The paradigmatic example of public discomfort with court-packing is FDR’s 1937 scheme, which roiled his Democratic Party allies, attracted less than enthusiastic support from the public, and ultimately had to be withdrawn — though not before the strain of trying to push it through Congress got blamed for costing the life of the popular Senate Majority Leader Joe Robinson of Arkansas. Many historians believe that FDR’s obstinacy on behalf of an unpopular scheme undermined the rest of his domestic political agenda.
Roosevelt was hoping to ride a wave of discontent with the Court, especially after a 1936 ruling known as Tipaldo, after its detestable slave-driving protagonist. The ruling overturned a New York law setting a minimum wage for women on grounds of the supposed constitutional sanctity of the contract between employers and their employees.
The popular uproar over Tipaldo even united two old adversaries—Herbert Hoover, who proposed a Constitutional amendment to overturn it, and the liberal Republican Harold Ickes, FDR’s Interior Secretary, who in his diary castigated the court for upholding “the sacred right...of an immature child or a helpless woman to drive a bargain with a great corporation.” Ickes added, “If this decision does not outrage the moral sense of the country, then nothing will.”
But FDR miscalculated how far the public and his own colleagues were prepared to go. Roosevelt also was faulted for rolling out the plan without consultation with congressional allies and as a surprise. His proposed system was too elaborate by half: The idea was to add an associate justice whenever a sitting justice turned 70 and refused to retire, up to a maximum of 15. Among other flaws, this was seen as a personal affront to the six justices who already had reached that age, including Louis Brandeis, a leading liberal, and Chief Justice Charles Evans Hughes.

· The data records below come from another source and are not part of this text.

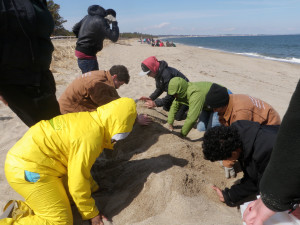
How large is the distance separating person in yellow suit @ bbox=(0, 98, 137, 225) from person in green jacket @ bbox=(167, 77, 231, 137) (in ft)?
5.62

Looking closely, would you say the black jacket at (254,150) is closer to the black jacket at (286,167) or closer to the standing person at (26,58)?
the black jacket at (286,167)

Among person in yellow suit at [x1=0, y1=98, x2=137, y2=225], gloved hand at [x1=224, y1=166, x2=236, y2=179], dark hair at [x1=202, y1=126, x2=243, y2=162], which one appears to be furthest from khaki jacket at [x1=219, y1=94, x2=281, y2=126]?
person in yellow suit at [x1=0, y1=98, x2=137, y2=225]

Moreover, under Hughes’ leadership, the court already was moving away from its opposition to the New Deal and worker rights. In the spring of 1937, observed historian William E. Leuchtenburg, the court began to execute “an astonishing about-face,” upholding a Washington state minimum wage law, collective bargaining rights under the National Labor Relations Act, and Social Security. (The vote change on minimum wage by Justice Owen Roberts, who upheld the Washington law but had earlier voted against the New York statute, was dubbed “the switch in time that saved nine.”)
As for the argument that court-packing is inherently wrong, the fact of the matter is that the current court already is packed: The Republicans did so by refusing even a committee vote for Merrick Garland, the moderate judge President Obama nominated to succeed Justice Antonin Scalia, on the specious grounds that the appointment was made too close to an upcoming presidential election. Their refusal to consider the nomination left the door open for Trump’s nomination of the hard-right Neil Gorsuch.
“For the first time in modern history, a political party packed the court,” Epps writes. “Confronted with a highly qualified, popular, centrist, and conciliatory nominee, they simply refused to allow the vacancy to be filled, and they did so explicitly to politicize the court.” This suppressed the court’s role as one of the checks and balances installed in our democracy by the founding fathers.
As a result, Epps concludes, “on the day the Democrats hold power to alter the makeup of the court by bare-knuckle means, they will do it. And they should.”